Sind Rettungsarbeiten Männersache?

Erschütternde Berichte vom Tsunamiunglück in der Südsee gehen um die Welt. In den Filmberichten und auf Fotos sind immer wieder Männer zu sehen, die Verletzte und Tote bergen, die mit Händen und Baggern Trümmer und Schutt beiseite räumen, die Hilfsgüter bringen.

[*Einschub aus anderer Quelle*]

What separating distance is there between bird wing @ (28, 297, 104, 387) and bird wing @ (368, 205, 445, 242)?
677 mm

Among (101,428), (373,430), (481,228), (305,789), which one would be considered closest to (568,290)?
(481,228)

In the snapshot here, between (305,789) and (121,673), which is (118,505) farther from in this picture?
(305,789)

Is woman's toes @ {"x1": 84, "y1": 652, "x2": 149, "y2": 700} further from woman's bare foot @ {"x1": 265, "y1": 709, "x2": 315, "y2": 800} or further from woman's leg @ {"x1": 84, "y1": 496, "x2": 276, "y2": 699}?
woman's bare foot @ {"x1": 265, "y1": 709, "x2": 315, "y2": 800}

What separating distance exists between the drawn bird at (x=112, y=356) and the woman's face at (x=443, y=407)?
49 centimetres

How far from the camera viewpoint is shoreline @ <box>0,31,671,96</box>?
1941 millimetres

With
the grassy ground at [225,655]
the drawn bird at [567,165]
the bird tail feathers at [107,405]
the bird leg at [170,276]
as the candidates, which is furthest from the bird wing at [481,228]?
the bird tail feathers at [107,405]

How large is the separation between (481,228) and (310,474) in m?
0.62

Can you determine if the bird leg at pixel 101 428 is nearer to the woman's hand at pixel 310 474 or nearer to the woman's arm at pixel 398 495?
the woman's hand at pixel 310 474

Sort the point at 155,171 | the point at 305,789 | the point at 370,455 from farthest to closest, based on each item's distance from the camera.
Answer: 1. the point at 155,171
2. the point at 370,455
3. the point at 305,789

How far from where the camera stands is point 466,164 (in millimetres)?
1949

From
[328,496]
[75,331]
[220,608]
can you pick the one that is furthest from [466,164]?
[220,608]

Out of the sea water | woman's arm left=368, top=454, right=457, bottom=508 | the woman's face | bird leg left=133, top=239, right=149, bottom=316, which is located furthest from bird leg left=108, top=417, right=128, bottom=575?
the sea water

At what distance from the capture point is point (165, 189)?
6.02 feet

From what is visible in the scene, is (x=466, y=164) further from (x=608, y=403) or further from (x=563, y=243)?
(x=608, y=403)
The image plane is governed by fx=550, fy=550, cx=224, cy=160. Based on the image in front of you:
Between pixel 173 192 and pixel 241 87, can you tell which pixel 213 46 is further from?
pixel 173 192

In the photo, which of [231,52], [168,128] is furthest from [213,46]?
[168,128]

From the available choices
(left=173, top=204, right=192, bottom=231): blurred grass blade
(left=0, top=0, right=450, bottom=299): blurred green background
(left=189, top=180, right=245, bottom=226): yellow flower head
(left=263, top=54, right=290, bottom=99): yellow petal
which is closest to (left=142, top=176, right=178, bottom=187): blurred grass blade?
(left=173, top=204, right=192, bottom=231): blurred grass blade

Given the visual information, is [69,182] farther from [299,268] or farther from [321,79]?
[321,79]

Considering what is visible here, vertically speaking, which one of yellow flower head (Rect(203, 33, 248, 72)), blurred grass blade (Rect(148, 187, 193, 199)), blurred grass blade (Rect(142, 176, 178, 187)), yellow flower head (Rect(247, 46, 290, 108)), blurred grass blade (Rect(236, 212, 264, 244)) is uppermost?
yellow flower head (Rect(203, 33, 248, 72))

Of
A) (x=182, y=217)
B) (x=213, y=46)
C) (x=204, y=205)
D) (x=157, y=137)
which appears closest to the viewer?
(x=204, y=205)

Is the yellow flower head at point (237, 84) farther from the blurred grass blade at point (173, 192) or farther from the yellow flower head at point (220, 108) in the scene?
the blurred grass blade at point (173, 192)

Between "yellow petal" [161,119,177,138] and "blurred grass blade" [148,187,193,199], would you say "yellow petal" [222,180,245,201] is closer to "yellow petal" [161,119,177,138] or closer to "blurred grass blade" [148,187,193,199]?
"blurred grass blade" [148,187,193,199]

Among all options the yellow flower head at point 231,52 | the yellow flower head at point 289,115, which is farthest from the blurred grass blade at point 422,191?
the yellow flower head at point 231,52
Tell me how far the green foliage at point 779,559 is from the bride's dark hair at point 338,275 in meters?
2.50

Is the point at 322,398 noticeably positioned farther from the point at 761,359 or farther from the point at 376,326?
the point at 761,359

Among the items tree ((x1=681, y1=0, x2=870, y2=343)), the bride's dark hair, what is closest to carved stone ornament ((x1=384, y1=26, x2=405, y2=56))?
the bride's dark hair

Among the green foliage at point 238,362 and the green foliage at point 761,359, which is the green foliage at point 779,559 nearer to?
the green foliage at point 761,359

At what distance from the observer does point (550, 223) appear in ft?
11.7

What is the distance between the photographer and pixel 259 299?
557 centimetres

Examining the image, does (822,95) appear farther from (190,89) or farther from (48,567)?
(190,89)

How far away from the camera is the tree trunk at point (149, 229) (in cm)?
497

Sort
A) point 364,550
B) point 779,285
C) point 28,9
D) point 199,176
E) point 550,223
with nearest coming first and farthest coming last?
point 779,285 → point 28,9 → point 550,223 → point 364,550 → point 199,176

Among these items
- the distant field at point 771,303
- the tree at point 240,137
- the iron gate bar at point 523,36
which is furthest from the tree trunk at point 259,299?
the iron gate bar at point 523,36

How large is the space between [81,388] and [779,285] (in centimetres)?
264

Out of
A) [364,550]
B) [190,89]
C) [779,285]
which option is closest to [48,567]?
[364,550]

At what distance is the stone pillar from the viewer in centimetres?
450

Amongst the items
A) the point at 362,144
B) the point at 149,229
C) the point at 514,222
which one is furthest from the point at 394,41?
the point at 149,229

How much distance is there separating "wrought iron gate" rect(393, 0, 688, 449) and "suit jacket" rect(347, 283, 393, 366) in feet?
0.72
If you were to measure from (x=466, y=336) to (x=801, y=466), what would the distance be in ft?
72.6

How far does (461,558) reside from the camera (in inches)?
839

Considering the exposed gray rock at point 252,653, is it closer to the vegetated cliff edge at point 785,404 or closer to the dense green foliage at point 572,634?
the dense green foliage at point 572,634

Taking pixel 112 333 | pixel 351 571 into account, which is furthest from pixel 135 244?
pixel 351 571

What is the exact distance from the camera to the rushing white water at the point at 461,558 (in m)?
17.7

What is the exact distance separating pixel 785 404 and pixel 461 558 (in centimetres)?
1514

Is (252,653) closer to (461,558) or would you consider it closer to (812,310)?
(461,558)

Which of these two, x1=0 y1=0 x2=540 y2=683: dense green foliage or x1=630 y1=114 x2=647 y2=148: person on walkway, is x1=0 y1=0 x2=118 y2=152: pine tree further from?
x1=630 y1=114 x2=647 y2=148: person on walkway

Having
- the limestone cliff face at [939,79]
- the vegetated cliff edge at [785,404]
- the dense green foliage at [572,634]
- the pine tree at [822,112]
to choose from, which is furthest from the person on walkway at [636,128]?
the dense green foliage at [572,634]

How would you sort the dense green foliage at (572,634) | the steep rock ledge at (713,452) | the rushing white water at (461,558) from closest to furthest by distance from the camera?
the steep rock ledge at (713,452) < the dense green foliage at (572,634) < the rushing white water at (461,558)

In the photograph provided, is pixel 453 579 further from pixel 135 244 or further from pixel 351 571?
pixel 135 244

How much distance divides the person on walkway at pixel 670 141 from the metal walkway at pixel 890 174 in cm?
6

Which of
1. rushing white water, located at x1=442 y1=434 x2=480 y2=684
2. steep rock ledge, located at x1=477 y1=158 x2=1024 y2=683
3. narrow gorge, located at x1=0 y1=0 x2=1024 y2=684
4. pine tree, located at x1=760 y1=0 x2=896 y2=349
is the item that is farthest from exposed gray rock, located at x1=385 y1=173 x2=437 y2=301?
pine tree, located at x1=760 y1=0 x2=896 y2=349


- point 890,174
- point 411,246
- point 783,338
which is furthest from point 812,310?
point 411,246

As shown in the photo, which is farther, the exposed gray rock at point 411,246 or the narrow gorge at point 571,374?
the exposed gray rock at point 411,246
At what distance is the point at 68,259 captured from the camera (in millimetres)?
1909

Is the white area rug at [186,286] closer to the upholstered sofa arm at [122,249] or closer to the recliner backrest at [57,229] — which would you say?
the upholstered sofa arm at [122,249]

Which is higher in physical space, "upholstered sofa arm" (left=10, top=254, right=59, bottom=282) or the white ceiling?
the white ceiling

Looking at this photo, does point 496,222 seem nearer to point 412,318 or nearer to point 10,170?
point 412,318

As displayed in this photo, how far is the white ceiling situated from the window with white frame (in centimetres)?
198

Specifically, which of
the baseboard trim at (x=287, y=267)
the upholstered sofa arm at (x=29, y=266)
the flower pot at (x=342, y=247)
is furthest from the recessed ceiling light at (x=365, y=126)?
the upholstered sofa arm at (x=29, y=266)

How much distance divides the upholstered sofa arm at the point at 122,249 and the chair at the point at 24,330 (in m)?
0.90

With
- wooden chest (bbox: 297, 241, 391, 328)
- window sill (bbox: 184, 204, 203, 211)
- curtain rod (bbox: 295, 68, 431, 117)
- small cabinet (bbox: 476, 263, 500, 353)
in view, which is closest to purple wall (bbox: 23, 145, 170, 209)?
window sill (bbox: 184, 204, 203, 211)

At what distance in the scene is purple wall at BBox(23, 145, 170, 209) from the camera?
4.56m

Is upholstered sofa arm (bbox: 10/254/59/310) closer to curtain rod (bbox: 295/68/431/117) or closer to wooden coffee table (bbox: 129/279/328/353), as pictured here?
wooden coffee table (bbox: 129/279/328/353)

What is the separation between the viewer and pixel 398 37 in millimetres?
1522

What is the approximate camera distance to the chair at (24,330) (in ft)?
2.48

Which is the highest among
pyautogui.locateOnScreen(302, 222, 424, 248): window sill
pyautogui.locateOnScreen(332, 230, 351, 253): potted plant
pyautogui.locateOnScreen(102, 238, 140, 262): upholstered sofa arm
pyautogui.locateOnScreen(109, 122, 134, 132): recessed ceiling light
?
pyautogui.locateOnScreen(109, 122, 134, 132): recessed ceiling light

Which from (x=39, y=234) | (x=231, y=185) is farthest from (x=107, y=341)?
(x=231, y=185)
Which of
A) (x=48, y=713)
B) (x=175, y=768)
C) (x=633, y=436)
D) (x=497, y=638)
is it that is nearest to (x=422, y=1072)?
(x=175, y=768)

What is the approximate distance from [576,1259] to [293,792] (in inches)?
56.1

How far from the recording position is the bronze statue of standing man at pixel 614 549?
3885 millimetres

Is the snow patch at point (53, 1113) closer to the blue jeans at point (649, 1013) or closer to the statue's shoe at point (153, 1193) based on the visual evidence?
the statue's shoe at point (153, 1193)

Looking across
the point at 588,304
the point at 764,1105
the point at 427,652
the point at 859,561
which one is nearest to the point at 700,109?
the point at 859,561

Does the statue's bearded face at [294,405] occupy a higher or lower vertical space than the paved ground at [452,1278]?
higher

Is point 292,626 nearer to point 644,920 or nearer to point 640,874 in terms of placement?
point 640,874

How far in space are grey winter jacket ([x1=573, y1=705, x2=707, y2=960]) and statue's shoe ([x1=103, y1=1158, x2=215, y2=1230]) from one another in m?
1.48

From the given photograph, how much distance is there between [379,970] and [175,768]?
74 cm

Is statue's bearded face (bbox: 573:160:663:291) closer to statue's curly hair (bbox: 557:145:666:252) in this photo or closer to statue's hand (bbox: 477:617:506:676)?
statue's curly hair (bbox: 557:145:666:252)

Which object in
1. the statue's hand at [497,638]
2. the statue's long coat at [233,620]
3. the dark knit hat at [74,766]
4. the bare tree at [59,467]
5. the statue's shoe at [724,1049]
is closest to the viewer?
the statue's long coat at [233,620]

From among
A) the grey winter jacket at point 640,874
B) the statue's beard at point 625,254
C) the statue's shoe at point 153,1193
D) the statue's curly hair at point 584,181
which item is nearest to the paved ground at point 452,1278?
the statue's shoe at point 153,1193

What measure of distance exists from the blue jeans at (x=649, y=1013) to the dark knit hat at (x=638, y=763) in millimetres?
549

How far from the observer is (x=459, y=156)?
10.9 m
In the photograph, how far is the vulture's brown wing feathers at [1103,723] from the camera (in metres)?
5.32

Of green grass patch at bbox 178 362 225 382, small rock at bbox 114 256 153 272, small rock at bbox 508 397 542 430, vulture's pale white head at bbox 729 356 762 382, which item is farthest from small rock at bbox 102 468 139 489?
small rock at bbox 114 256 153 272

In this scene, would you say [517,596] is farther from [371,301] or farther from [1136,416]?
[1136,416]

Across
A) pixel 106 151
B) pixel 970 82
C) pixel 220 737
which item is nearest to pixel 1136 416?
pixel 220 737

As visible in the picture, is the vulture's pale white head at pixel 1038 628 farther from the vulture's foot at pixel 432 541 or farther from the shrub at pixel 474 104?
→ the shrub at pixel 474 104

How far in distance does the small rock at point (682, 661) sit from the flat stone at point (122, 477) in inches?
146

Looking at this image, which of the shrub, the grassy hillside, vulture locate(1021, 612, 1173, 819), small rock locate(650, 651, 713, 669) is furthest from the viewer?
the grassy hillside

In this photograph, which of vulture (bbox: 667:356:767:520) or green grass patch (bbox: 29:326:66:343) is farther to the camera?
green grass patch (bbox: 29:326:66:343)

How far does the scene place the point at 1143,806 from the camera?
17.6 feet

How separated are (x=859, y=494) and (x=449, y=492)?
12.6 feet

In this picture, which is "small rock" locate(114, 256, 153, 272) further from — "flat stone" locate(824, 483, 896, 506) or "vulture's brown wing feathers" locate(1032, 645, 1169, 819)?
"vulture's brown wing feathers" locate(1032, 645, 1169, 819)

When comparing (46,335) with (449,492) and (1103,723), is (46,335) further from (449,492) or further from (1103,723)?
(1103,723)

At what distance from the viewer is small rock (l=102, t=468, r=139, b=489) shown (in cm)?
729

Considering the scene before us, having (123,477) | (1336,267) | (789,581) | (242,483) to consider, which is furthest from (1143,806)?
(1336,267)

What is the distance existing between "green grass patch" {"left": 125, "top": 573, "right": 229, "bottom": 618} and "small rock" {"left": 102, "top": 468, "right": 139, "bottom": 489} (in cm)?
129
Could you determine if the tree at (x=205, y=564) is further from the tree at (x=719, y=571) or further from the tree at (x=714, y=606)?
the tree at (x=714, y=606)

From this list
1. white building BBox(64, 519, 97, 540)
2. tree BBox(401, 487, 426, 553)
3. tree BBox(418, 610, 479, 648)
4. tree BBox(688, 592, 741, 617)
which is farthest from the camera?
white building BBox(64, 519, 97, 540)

Augenfällig ist allerdings, dass keine Vertreterinnen des starken, überlegenen Geschlechts bei den Aufräumarbeiten oder der Suche nach Opfern zu sehen sind. Scheint ihnen das Unglück vielleicht zu klein und unwesentlich, warten die Damen auf eine echte Herausforderung? Oder werden sie in ihrem Drang, sich persönlich zu engagieren und sich bei Rettungsarbeiten Gefahren auszusetzen, von hinterwäldlerischen Macho-Männern gehindert und unterdrückt?

Update 02.10.2009:
Natürlich hindern die erwähnten Realitäten Blätter wie BILD nicht daran, ausschließlich von drei Frauen zu berichten, die die Rettungsarbeiten unterstützen. Es muss ein enormer Aufwand gewesen sein, die Damen ausfindig zu machen. Männer finden jedenfalls keine Erwähnung.